[Document section]

Linda Ty-Casper was famously described as the best Filipina fictionist—something her readers, or at least those who are familiar with her work may find contradictory because her books are heavily founded on extensive research, using, in her words, “history as a plot.” 

As the story goes, Ty-Casper’s career as a fictionist began after a fortuitous trip to the library. Then a budding lawyer seeking refuge during a storm, she found herself at the Harry Elkins Widener Memorial Library at Harvard in the company of “erroneous and biased books.”

“[I] found the Philippine section in the Oceania area, four floors down in the basement of Widener. I had no idea such books existed. So I would take the time after that to go down and read,” she recalled in an interview with her friend and fellow author Cecilia Manguerra Brainard. “I found remarks derogatory to the Philippines and decided to answer them in essays. Then I thought essays would end up in the basement, too, so I started a novel.”

Photo by Bill Edmunds courtesy of Exploding Galaxies

I write about this [history] so the young will know what they cannot remember.

Linda Ty-Casper

At 93, the author has published a total of 16 books starting in the 1960s, all products of her meticulous research and commitment to humanizing history in lieu of just presenting it as cold hard facts. 

“The Peninsulars,” her 1964 debut novel set during the Spanish colonial era, was celebrated for its use of historical fact as a creative tool to advance a novel, setting a precedent for the genre of historical fiction. The late National Artist for Literature Bienvenido Lumbera writing in 1965 said that in spite of its flaws (some concerning Ty-Casper’s liberal interpretation of history), the book “deserves to be ranked among the five significant novels Filipinos have written so far.” The other four are N. V. M. Gonzalez’s “A Season of Grace“ and “The Bamboo Dancers,” Nick Joaquin’s “Woman,” and Kerima Polotan’s “The Hand of the Enemy.”

[Recorded information]

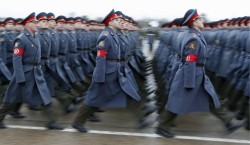 Шойгу проверяет войска перед Парадом Победы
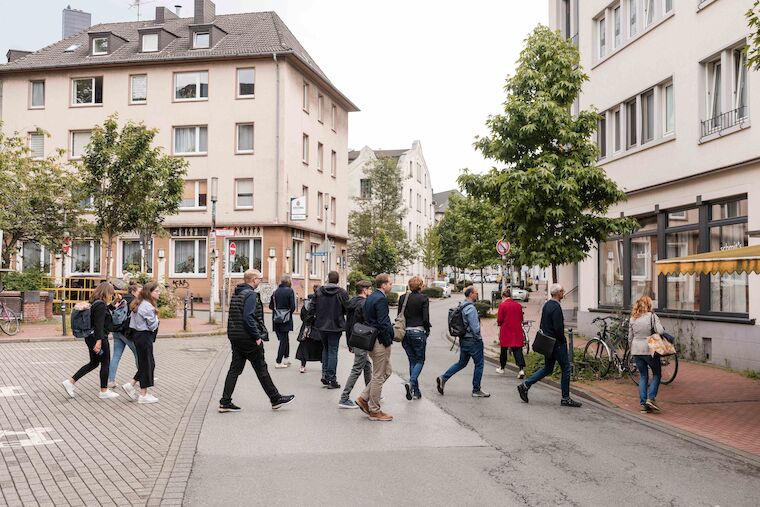 Grün wächst von unten – Das zeigte der Spaziergang durchs Wiesenviertel in Witten während des Kongresses. Foto: Sebastian Becker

[Exercise instructions]
**1)** Translate this sentence from the article on Linda Ty-Casper into Spanish: "Then I thought essays would end up in the basement, too, so I started a novel."
**2)** Quote the article on Linda Ty-Casper verbatim, starting at the words "I write about" and stopping after "cold hard facts.".

[Your written answers]
**1)** Luego pensé que los ensayos también terminarían en el sótano, así que empecé una novela.

**2)**
I write about this [history] so the young will know what they cannot remember.

Linda Ty-Casper

At 93, the author has published a total of 16 books starting in the 1960s, all products of her meticulous research and commitment to humanizing history in lieu of just presenting it as cold hard facts.